Serbia were hardly carving us open, but the “flow” of the game was theirs for long periods and, with a lead to defend, reverting to a back three for the closing stages by introducing Dummett or, maybe, Adam Matthews must have been an option worth considering because, in Bale and Lawrence, they had players capable of hurting the Serbs on the counter attack.
Would we have beaten Serbia if we had gone with our normal tactical plan? It’s impossible to say, but the goal we did get was one that owed little to us having two strikers on the pitch and, even if we didn’t have three centrebacks from the start, I believe having them there for the closing stages would have denied Serbia the room they always seemed to be getting in advanced areas with our four man defence and under populated central midfield.
I say all this while repeating that my suspicion is that if one of Davies or Collins had been fit, we would have played our normal system – anyway the truth is that, even if this was not the case and Chris Coleman had a complete tactical nightmare, his record in that department lately has earned him the right to have the occasional bad night.
Also, I daresay all of the above questioning of our manager’s approach would not have appeared in this piece if it were not for a freakish minute or so which brought back so many memories of how it seemed for fifty eight years that Wales were, somehow, fated not to qualify for the Finals of major competitions.
I say that because, whereas Bale’s effort in the eighty fifth minute smacked back off an upright and the ball just eluded the oncoming Lawrence who would have had a tap in, Mitrovic’s header in the eighty sixth hit the post and came out in such a manner that Wayne Hennessey (who I thought was blameless in the incident) could only divert the ball into the net – a difference of centimetres either way and it would have ended 2-0 to Wales, rather than 1-1.
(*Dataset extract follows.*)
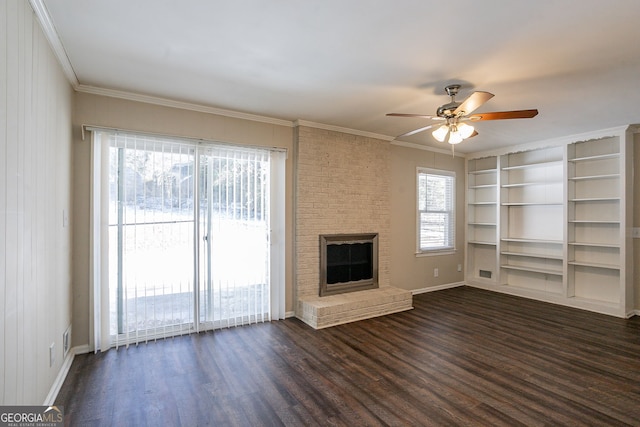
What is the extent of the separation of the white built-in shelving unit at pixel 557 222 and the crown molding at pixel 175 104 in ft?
13.7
The problem with unsurpassed success is that expectation of what can follow rises accordingly and so now no losses after four games is being treated as failure because three of them have been draws. Even if autumn 2016 might be looked at as some sort of failure in the future, the whole of the year still has to be seen as the best, with one possible exception, in the history of the national team and now seems an appropriate time to thank Chris Coleman and his team for a year the like of which I thought I’d never see in my lifetime.
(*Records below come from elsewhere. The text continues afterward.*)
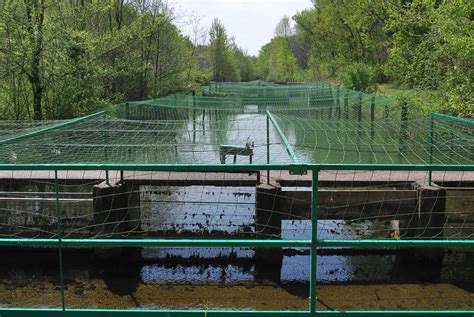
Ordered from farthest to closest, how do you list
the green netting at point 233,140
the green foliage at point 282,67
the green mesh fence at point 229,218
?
the green foliage at point 282,67 → the green netting at point 233,140 → the green mesh fence at point 229,218

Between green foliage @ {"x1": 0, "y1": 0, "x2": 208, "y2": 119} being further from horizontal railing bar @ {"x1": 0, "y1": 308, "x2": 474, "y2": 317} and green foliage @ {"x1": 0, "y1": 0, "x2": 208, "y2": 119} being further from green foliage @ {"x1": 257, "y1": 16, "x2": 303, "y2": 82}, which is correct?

Anyway, all cannot be bad with the world if there is a victory for a Welsh football team over their English counterparts to report on! In my piece yesterday about City’s Under 18s 2-1 win over Colchester yesterday I speculated that Cameron Coxe and Mark Harris missed that game because they would be featuring in the Development team game at Millwall on Monday, but it turned out I was wrong because they are away with Wales Under 19 team playing against Greece, England and Luxembourg in a qualifying group being held at Wrexham and Bangor for the European Championships.
The City pair started against Greece on Thursday as Wales’ campaign got off to a bad start with a 2-0 loss (England beat Luxembourg by the same score in their first match) and Coxe was in from the start when we faced England yesterday.
However, it was Harris, who came on as a first half sub and within minutes had put Wales 2-0 up, who made the biggest impact. From here. England rallied to make it 2-2 before a further Welsh goal clinched a great win over opponents who were reduced to ten men after a late sending off,
With Greece thrashing Luxembourg 5-0, they have to be heavy favourites to finish group winners, but a win for England against them in their final game opens up the possibility of three sides finishing level on six points if Wales can beat Luxembourg.
So, a Welsh win should see them finish second and there has to be a slight possibility they could win the group if they were to thrash Luxembourg, but, either way, yesterday’s great victory means Wales have a good chance now of reaching the Elite Round which is the last qualifying stage before the Finals.